I have to say, suddenly realizing that I could read signs on the wall without the need for glasses was a startling moment. Even before the cataracts became obvious, I'd always relied on high-prescription glasses, and the cataracts themselves were turning my vision progressively more blurry and sepia-coloured. The world got so much brighter that day, it seemed like I went from a musty yellow hue to something tinged with blue.
When I learned that I needed cataract surgery back in 2018, and was told that it could fix my eyesight so much I might not need glasses, I was excited, but also a little wary. Glasses had been a part of me since before grade three, and they had become a big part of my self-image. After all, they're on the face that stares out at me whenever I look into a mirror.
As it turns out, I still do need glasses, but only for reading books or looking at my computer screen, or anything that requires me to focus on items up close. I don't need glasses when I'm driving. For a few weeks after the second surgery (my photo above was taken on February 15, 2020, as I passed through Niagara Falls, New York, on the way to Boston -- I am so looking forward to being able to travel again), and while I was able to see what was around me very clearly, I did have some trouble looking at the text on my computer screen. Fortunately, reading glasses helped.

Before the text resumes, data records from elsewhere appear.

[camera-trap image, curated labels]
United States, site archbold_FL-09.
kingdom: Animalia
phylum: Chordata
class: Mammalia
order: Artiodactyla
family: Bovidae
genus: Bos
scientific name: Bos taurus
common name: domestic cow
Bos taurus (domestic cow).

My optometrist did prescribe for me a set of multifocal lenses that corrected my vision at the bottom to look at items up close and left things uncorrected for viewing things from a distance. He called them "grocery store glasses", which saves me from having to whip out a pair while shopping, just so I can look at the labels on the cans I buy. I do appreciate them, and I suspect that Erin and the kids do as well.
While I sometimes miss not being able to see things at the microscopic level by looking at things up close (no more threading needles for me), I do appreciate having the choice to wear or not wear my glasses, as the case might be. And given how bad my eyes were before the surgery, that's a miracle of science.
So, perhaps, being able to see more clearly helps me to see a clearer way forward out of 2020.